» Task inputs

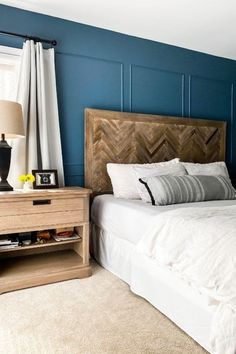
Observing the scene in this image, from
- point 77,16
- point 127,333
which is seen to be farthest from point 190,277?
point 77,16

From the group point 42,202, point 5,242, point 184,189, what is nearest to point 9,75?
point 42,202

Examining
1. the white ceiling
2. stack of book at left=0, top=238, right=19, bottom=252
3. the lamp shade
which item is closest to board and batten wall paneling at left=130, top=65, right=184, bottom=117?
the white ceiling

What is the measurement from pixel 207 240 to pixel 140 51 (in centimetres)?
260

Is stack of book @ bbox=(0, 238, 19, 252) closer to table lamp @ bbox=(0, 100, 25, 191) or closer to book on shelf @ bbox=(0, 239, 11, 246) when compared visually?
book on shelf @ bbox=(0, 239, 11, 246)

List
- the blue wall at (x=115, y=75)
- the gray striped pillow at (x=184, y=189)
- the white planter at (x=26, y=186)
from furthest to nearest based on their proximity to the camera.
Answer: the blue wall at (x=115, y=75) → the white planter at (x=26, y=186) → the gray striped pillow at (x=184, y=189)

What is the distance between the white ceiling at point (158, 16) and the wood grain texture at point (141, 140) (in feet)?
3.00

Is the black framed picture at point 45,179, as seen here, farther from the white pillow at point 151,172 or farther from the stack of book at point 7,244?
the white pillow at point 151,172

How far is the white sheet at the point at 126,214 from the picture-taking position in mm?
2188

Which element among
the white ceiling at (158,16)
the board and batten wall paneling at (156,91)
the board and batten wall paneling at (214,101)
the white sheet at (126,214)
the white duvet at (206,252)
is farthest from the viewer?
the board and batten wall paneling at (214,101)

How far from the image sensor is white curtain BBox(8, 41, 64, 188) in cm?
273

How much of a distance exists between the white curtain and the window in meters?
0.10

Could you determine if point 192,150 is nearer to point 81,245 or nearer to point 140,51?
point 140,51

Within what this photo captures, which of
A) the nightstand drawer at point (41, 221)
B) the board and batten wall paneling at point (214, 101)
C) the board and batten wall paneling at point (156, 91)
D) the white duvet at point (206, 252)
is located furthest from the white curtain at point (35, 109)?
the board and batten wall paneling at point (214, 101)

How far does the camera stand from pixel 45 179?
8.74 feet
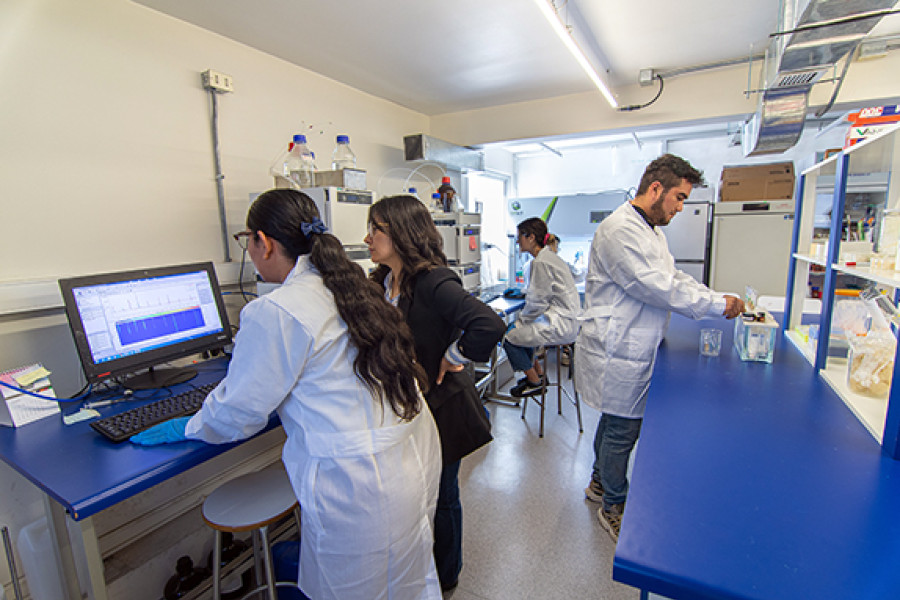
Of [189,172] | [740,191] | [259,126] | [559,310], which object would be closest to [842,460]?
[559,310]

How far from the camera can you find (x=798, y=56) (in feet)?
6.72

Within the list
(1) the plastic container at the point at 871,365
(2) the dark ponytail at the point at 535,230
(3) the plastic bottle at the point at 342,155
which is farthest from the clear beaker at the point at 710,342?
(3) the plastic bottle at the point at 342,155

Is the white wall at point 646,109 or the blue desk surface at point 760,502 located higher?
the white wall at point 646,109

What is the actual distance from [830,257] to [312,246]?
1622mm

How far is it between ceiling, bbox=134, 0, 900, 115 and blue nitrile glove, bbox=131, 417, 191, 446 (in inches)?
72.7

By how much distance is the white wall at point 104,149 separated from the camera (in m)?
1.56

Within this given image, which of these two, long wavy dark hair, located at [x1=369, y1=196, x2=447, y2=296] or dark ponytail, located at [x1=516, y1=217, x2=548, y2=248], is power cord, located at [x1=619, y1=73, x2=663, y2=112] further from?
long wavy dark hair, located at [x1=369, y1=196, x2=447, y2=296]

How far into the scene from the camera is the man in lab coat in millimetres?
1722

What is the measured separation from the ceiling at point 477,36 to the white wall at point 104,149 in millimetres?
207

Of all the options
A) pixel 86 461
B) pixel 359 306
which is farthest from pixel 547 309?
pixel 86 461

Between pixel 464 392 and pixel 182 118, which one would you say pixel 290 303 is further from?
pixel 182 118

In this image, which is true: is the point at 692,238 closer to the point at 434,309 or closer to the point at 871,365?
the point at 871,365

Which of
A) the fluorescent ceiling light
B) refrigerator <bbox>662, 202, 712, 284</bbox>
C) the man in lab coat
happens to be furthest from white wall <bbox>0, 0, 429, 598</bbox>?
refrigerator <bbox>662, 202, 712, 284</bbox>

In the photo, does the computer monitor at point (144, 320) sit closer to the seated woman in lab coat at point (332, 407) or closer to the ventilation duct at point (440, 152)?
the seated woman in lab coat at point (332, 407)
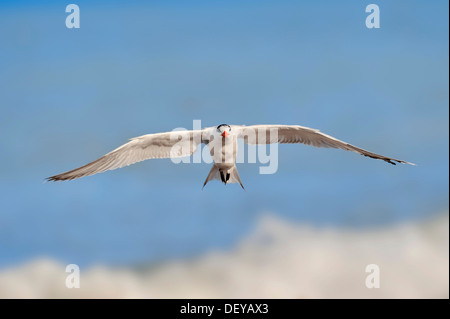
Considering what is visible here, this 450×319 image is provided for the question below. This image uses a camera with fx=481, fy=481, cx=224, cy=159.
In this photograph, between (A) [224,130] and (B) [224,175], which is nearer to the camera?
(A) [224,130]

» Description of the task
In the copy, include all records verbatim but no images.

» Answer below
Observing the scene in this image, from
- point 77,16
- point 127,333
which is seen to be farthest from point 190,277?
point 77,16

From the group point 42,202, point 5,242, point 184,189, what is nearest to point 9,75?
point 42,202

Examining
1. the white ceiling
2. stack of book at left=0, top=238, right=19, bottom=252
3. the lamp shade
which item is closest to board and batten wall paneling at left=130, top=65, right=184, bottom=117?
the white ceiling

What is the measurement from pixel 207 240 to pixel 140 51 (in centimetres)?
260

Is stack of book @ bbox=(0, 238, 19, 252) closer to table lamp @ bbox=(0, 100, 25, 191) or closer to book on shelf @ bbox=(0, 239, 11, 246) when compared visually?
book on shelf @ bbox=(0, 239, 11, 246)

List
- the blue wall at (x=115, y=75)
- the gray striped pillow at (x=184, y=189)
- the white planter at (x=26, y=186)
from furthest to nearest based on their proximity to the camera.
Answer: the blue wall at (x=115, y=75) → the white planter at (x=26, y=186) → the gray striped pillow at (x=184, y=189)

What is the distance between the white ceiling at point (158, 16) and the wood grain texture at point (141, 140) (in feet)?
3.00

Is the black framed picture at point 45,179, as seen here, farther from the white pillow at point 151,172 or farther from the stack of book at point 7,244?
the white pillow at point 151,172

How far is the white sheet at the point at 126,214 from the picture-taking position in mm?
2188

Which element among
the white ceiling at (158,16)
the board and batten wall paneling at (156,91)
the board and batten wall paneling at (214,101)
the white sheet at (126,214)
the white duvet at (206,252)
is farthest from the viewer?
the board and batten wall paneling at (214,101)

How far from the image sensor is white curtain BBox(8, 41, 64, 188) in cm?
273

How much of a distance exists between the white curtain and the window in meters?
0.10

Could you determine if point 192,150 is nearer to point 81,245 or nearer to point 140,51?
point 140,51

Within what this photo captures, which of
A) the nightstand drawer at point (41, 221)
B) the board and batten wall paneling at point (214, 101)
C) the board and batten wall paneling at point (156, 91)
D) the white duvet at point (206, 252)
is located furthest from the white curtain at point (35, 109)?
the board and batten wall paneling at point (214, 101)

How far does the camera stand from pixel 45 179?
8.74 feet
Of [189,172] | [740,191] | [259,126] | [559,310], which object would be closest to [842,460]?
[559,310]

How far from the camera can you find (x=798, y=56) (in feet)?
6.72

Within the list
(1) the plastic container at the point at 871,365
(2) the dark ponytail at the point at 535,230
(3) the plastic bottle at the point at 342,155
which is farthest from the clear beaker at the point at 710,342?
(3) the plastic bottle at the point at 342,155

Is the white wall at point 646,109 or the blue desk surface at point 760,502 located higher?
the white wall at point 646,109

What is the actual distance from [830,257] to [312,246]?
1622mm

How far is it between ceiling, bbox=134, 0, 900, 115 and blue nitrile glove, bbox=131, 417, 191, 446 (in inches)?
72.7

By how much distance is the white wall at point 104,149 separated from the camera (in m)?
1.56

Within this given image, which of these two, long wavy dark hair, located at [x1=369, y1=196, x2=447, y2=296] or dark ponytail, located at [x1=516, y1=217, x2=548, y2=248], is power cord, located at [x1=619, y1=73, x2=663, y2=112] further from?
long wavy dark hair, located at [x1=369, y1=196, x2=447, y2=296]

How far into the scene from the camera is the man in lab coat in millimetres?
1722

What is the measured separation from the ceiling at point 477,36 to the white wall at point 104,149 in millimetres?
207

Of all the options
A) pixel 86 461
B) pixel 359 306
which is farthest from pixel 547 309?
pixel 86 461

Between pixel 464 392 and pixel 182 118, which one would you say pixel 290 303 is further from?
pixel 182 118

In this image, which is true: is the point at 692,238 closer to the point at 434,309 or closer to the point at 871,365?
the point at 871,365

Which of
A) the fluorescent ceiling light
B) refrigerator <bbox>662, 202, 712, 284</bbox>
C) the man in lab coat
happens to be furthest from white wall <bbox>0, 0, 429, 598</bbox>?
refrigerator <bbox>662, 202, 712, 284</bbox>

In the photo, does the computer monitor at point (144, 320) sit closer to the seated woman in lab coat at point (332, 407) or closer to the ventilation duct at point (440, 152)?
the seated woman in lab coat at point (332, 407)
Considering what is visible here, this 450×319 image is provided for the question below. This image uses a camera with fx=481, fy=481, cx=224, cy=159.
In this photograph, between (A) [224,130] and (B) [224,175], which is nearer to the camera?
(A) [224,130]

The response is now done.